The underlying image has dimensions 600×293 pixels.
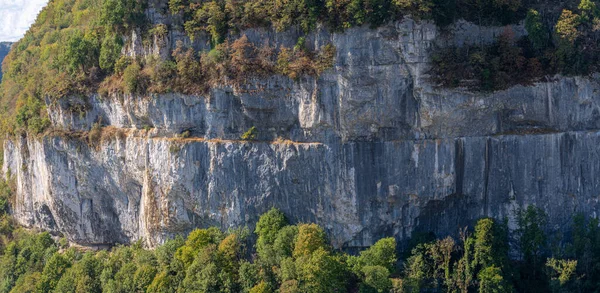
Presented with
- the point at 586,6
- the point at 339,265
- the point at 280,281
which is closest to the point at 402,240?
the point at 339,265

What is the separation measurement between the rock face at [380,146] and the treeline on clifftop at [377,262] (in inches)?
49.4

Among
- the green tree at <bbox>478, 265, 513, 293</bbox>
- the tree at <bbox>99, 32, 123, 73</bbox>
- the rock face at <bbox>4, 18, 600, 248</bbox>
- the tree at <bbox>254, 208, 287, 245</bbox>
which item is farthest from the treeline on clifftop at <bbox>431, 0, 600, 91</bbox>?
the tree at <bbox>99, 32, 123, 73</bbox>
■ ■ ■ ■
Print every line of the data above exactly as it stands, leaving out the pictures.

The underlying image has dimensions 600×293 pixels.
Presented with
- the point at 586,6
- the point at 339,265
- the point at 280,281
which is closest to the point at 402,240?
the point at 339,265

What is the separation measurement between the rock face at [380,146] and the treeline on clifftop at [377,262] (in inches)?
49.4

Among
- the green tree at <bbox>478, 265, 513, 293</bbox>
- the tree at <bbox>99, 32, 123, 73</bbox>
- the rock face at <bbox>4, 18, 600, 248</bbox>
- the tree at <bbox>254, 208, 287, 245</bbox>
which item is farthest from the treeline on clifftop at <bbox>431, 0, 600, 91</bbox>?
the tree at <bbox>99, 32, 123, 73</bbox>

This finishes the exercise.